Here's a case in point: a couple of years ago, I brought my son in to a doctor when he had signs of a cold just to be sure it wasn't strep or something else that would require medication. The doctor decided to also test him for flu. Though both rapid tests were negative, he wanted to be sure and put in for overnight lab test for both. They, too, were negative. Now here's the thing: it may have made sense to do the strep test in case the rapid was inaccurate because someone with strep should take antibiotics, but the extended flu test made no sense at all because the results take days, and by then 1) it's too late to try to take Theraflu or any other prescribed medication to mitigate symptoms and 2) you'd know you'd have the flu or not yourself at that point based on the extent of your suffering.

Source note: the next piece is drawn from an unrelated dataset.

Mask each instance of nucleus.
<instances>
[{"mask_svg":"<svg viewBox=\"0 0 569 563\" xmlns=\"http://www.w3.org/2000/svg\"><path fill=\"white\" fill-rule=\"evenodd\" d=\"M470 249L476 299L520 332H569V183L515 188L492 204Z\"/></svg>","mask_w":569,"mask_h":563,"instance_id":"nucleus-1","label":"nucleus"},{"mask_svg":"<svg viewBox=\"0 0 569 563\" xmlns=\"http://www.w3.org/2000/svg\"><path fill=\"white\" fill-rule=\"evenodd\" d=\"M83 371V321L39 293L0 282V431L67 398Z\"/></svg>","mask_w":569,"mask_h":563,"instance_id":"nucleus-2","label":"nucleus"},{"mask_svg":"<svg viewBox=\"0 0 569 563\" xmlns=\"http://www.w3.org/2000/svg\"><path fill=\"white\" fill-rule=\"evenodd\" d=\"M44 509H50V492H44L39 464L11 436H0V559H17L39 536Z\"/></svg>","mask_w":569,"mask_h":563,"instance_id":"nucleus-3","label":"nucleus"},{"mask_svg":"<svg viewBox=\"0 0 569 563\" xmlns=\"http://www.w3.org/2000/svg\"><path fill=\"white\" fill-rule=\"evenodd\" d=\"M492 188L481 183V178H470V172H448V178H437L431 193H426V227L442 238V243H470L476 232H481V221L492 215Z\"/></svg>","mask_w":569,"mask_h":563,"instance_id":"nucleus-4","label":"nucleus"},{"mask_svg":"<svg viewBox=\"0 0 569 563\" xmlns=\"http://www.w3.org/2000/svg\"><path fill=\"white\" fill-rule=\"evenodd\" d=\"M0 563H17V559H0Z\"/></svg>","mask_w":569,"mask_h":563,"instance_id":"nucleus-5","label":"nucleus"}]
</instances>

So the doctor had put in for a test that cost over $10

0 (not covered by insurance because after ACA went into effect, it added on a deductible for all diagnostic labs)  with no tangible benefit for the patient. The only ones who stood to benefit from the lab data are the people in NY state who collect data on flu. But they were not the one given the bill.  

It's very hard for some of us to resist the recommendations of doctors for tests, treatments, etc. That's because we have to break through our own biases that convince us the doctors know what they're doing and always acting in our own best interests. That's not to say that doctors are completely ignorant or that they are deliberately jacking up their incomes with more procedures (though some are or do them to cover themselves in case of suits)  but that they are conditioned to automatically run these tests and make the standard recommendations in a one-size-fits-all approach to medicine. It's up to individuals to get informed and empowered.